Capítulo XI

Los Brigadistas

La llegada de las Brigadas Internacionales a Madrid ha sido probablemente sobreestimada. No fueron, al principio, más que dos mil soldados, que desfilaron el día 8 camino del frente. El día 10 llegaron dos mil más. Eran las columnas Garibaldi, Thaelman, André Marty: las mandaba el general Lukcas.

(André Marty, 1866-1956. Se distinguió en 1919 como amotinado en un barco de guerra francés, en el que era oficial mecánico, enviado por la alianza europea contra los bolcheviques en la guerra civil de Rusia. En 1924 fue diputado por el Partido Comunista, y según los documentos del Kremlin había sido designado por Stalin para controlar las Brigadas. Estableció su cuartel general en Albacete. Un testigo le describía como un hombre que bajaba en kimono y fumando en una larga boquilla al comedor del hotel para desayunar. En la propaganda franquista se le denominó «el carnicero de Albacete», por sus depuraciones de anarquistas y trotskistas. Según César Vidal, reconoció haber ordenado quinientas ejecuciones. En 1953 fue expulsado del PCF por su oposición continua al secretario general, el histórico Maurice Thorez).

En el primer momento, tuvo una importancia moral.

El desfile por las calles de Madrid, cantando canciones de otras guerras, con cazadoras de cuero, una uniformidad que sobrepasaba a la de los milicianos, daba la sensación de que ya no estaban los madrileños solos.

«Se tiene mucha confianza en la Brigada Internacional, compuesta en su casi totalidad de franceses y alemanes. Quizá la confianza de la gente radica en que van bien vestidos, con guerreras nuevas, gorros oscuros, polainas o bandas. Se les ve más bien jóvenes. Se dice que tienen experiencia de la guerra del 14, pero no es posible[45]».

Fueron acumulándose, y cuando llegó la batalla de Guadalajara su participación fue ya muy importante.

Unos días después llegaron los anarquistas de Durruti: otra gran leyenda de defensores heroicos. Habían penetrado en Aragón con fuerza, habían conquistado posiciones difíciles a los franquistas y ellos mismos se atribuían haber conseguido que Barcelona no cayera. Pero ese 13 de noviembre no eran más que mil ochocientos, y habían venido a regañadientes. No creían en Madrid ni les importaba su resistencia; Madrid era la sede de los comunistas, que se militarizaban con Líster. Pero vinieron. Y casi su primera baja fue Buenaventura Durruti: descendió del automóvil en el límite del frente, y una bala perdida, o de un tirador experto, le mató: inmediatamente corrió la leyenda de que había sido un atentado de los comunistas para impedir que los anarquistas se llevaran la gloria de haber detenido el avance faccioso sobre Madrid.

★ ★ ★ ★ ★ ★ ★

◆ **QUÉ HACER**
#1 ¿Cómo se traduce al inglés esta oración del texto sobre los brigadistas: «La llegada de las Brigadas Internacionales a Madrid ha sido probablemente sobreestimada.»?
#2 Según el texto sobre los brigadistas:
(a) ¿Cuántos soldados llegaron el día 10?
(b) ¿Dónde estableció André Marty su cuartel general?
(c) ¿Cuántos eran los anarquistas de Durruti el 13 de noviembre?

★ ★ ★ ★ ★ ★ ★

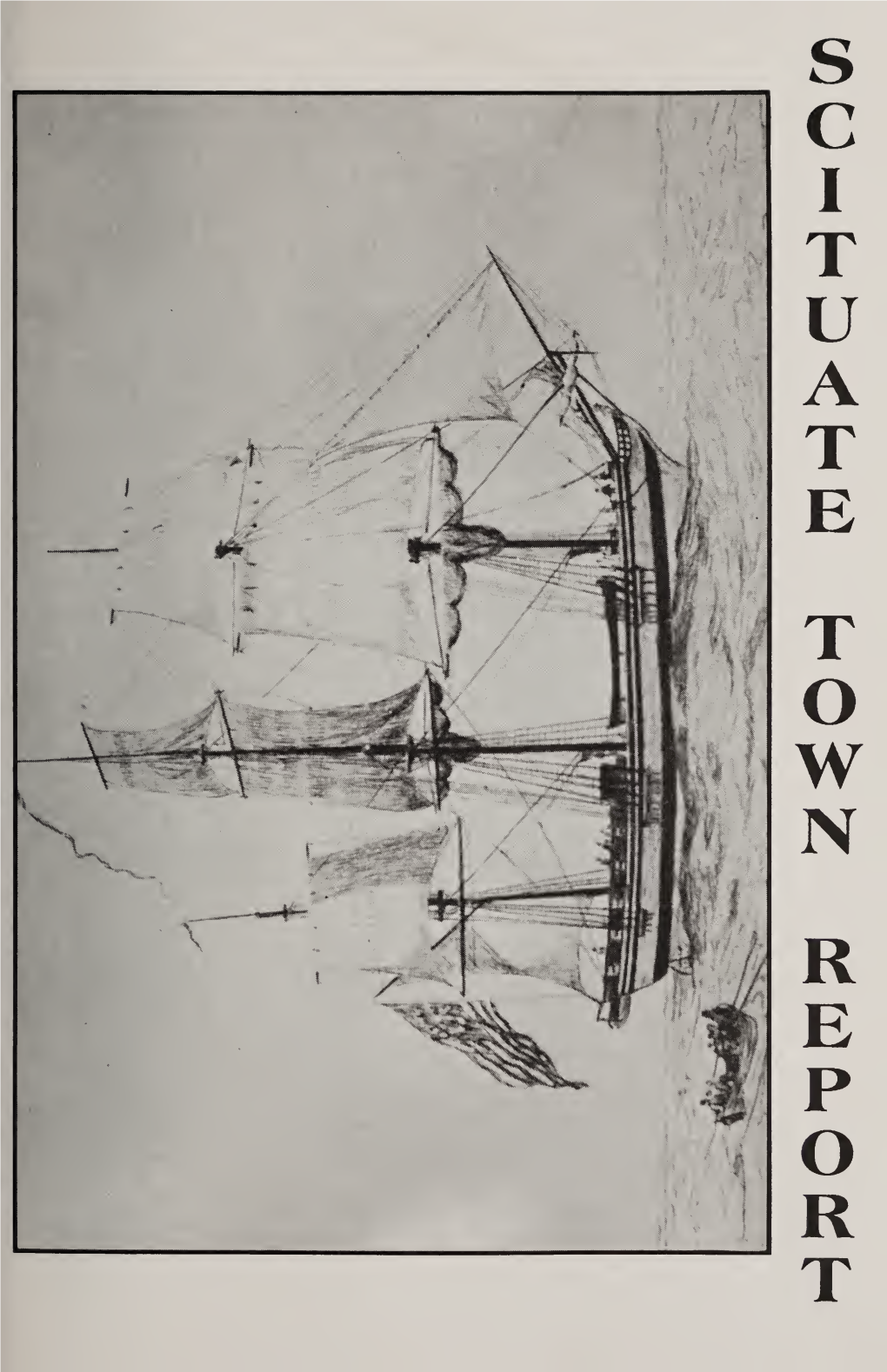 Annual Report of the Town Officers and Committees of the Town of Scituate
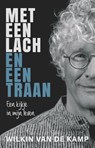 Met een lach en een traan - Wilkin van de Kamp - 9789490254995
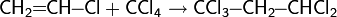 \mathsf{CH_2\!\!=\!\!CH\!\!-\!\!Cl+CCl_4\rightarrow CCl_3\!\!-\!\!CH_2\!\!-\!\!CHCl_2}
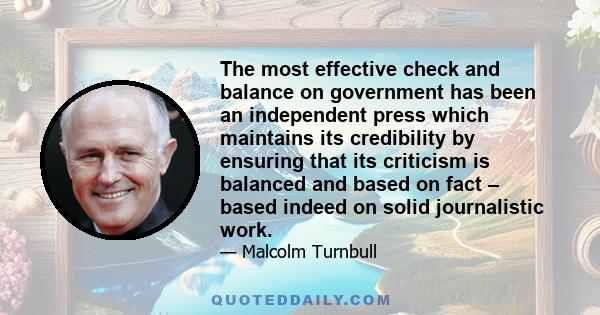 The most effective check and balance on government has been an independent press which maintains its credibility by ensuring that its criticism is balanced and based on fact – based indeed on solid journalistic work.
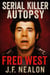 Serial Killer Autopsy: Fred West - Serial Killer Autopsy, #20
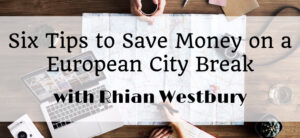 A person is planning a trip with a map and a laptop on a wooden table. The overlaid text reads: Six Tips to Save Money on a European City Break with Rhian Westbury.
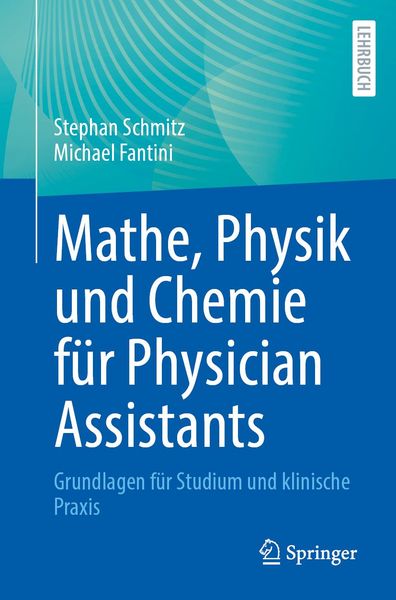 Produktbild: Mathe, Physik und Chemie f&uuml;r Physician Assistants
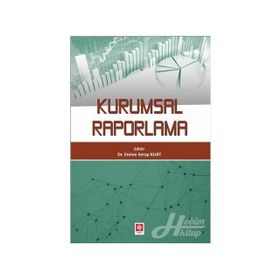 Kurumsal Raporlamanın Gelişimi ve Güncel Yaklaşımlar - Ali Uyar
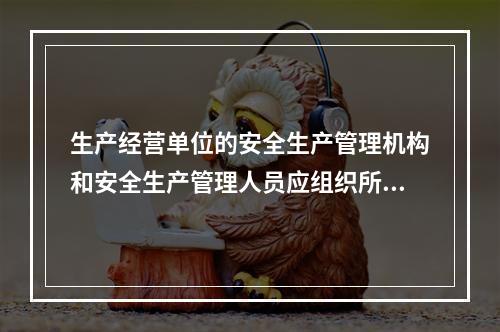 生产经营单位的安全生产管理机构和安全生产管理人员应组织所在单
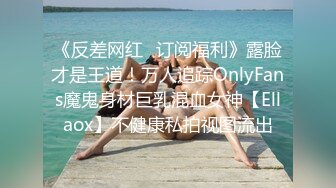 《反差网红✿订阅福利》露脸才是王道！万人追踪OnlyFans魔鬼身材巨乳混血女神【Ellaox】不健康私拍视图流出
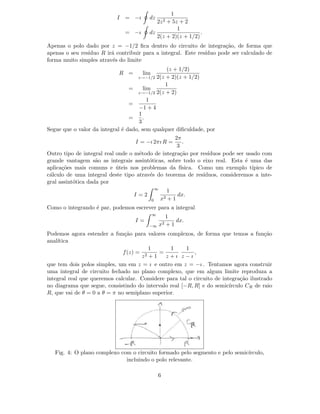 I = −ı dz
1
2z2 + 5z + 2
= −ı dz
1
2(z + 2)(z + 1/2)
.
Apenas o polo dado por z = −1/2 ﬁca dentro do circuito de integra¸c˜ao, de forma que
apenas o seu res´ıduo R ir´a contribuir para a integral. Este res´ıduo pode ser calculado de
forma muito simples atrav´es do limite
R = lim
z→−1/2
(z + 1/2)
2(z + 2)(z + 1/2)
= lim
z→−1/2
1
2(z + 2)
=
1
−1 + 4
=
1
3
.
Segue que o valor da integral ´e dado, sem qualquer diﬁculdade, por
I = −ı 2πı R =
2π
3
.
Outro tipo de integral real onde o m´etodo de integra¸c˜ao por res´ıduos pode ser usado com
grande vantagem s˜ao as integrais assint´oticas, sobre todo o eixo real. Esta ´e uma das
aplica¸c˜oes mais comuns e ´uteis nos problemas da f´ısica. Como um exemplo t´ıpico de
c´alculo de uma integral deste tipo atrav´es do teorema de res´ıduos, consideremos a inte-
gral assint´otica dada por
I = 2
∞
0
1
x2 + 1
dx.
Como o integrando ´e par, podemos escrever para a integral
I =
∞
−∞
1
x2 + 1
dx.
Podemos agora estender a fun¸c˜ao para valores complexos, de forma que temos a fun¸c˜ao
anal´ıtica
f(z) =
1
z2 + 1
=
1
z + ı
1
z − ı
,
que tem dois polos simples, um em z = ı e outro em z = −ı . Tentamos agora construir
uma integral de circuito fechado no plano complexo, que em algum limite reproduza a
integral real que queremos calcular. Considere para tal o circuito de integra¸c˜ao ilustrado
no diagrama que segue, consistindo do intervalo real [−R, R] e do semic´ırculo CR de raio
R, que vai de θ = 0 a θ = π no semiplano superior.
Fig. 4: O plano complexo com o circuito formado pelo segmento e pelo semic´ırculo,
incluindo o polo relevante.
6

★ ★ ★ ★ ★ ★ ★

◆ **RESPUESTAS DEL EJERCICIO**
#1 The arrival of the International Brigades in Madrid has probably been overestimated.

#2
(a) Dos mil más.
(b) En Albacete.
(c) Mil ochocientos.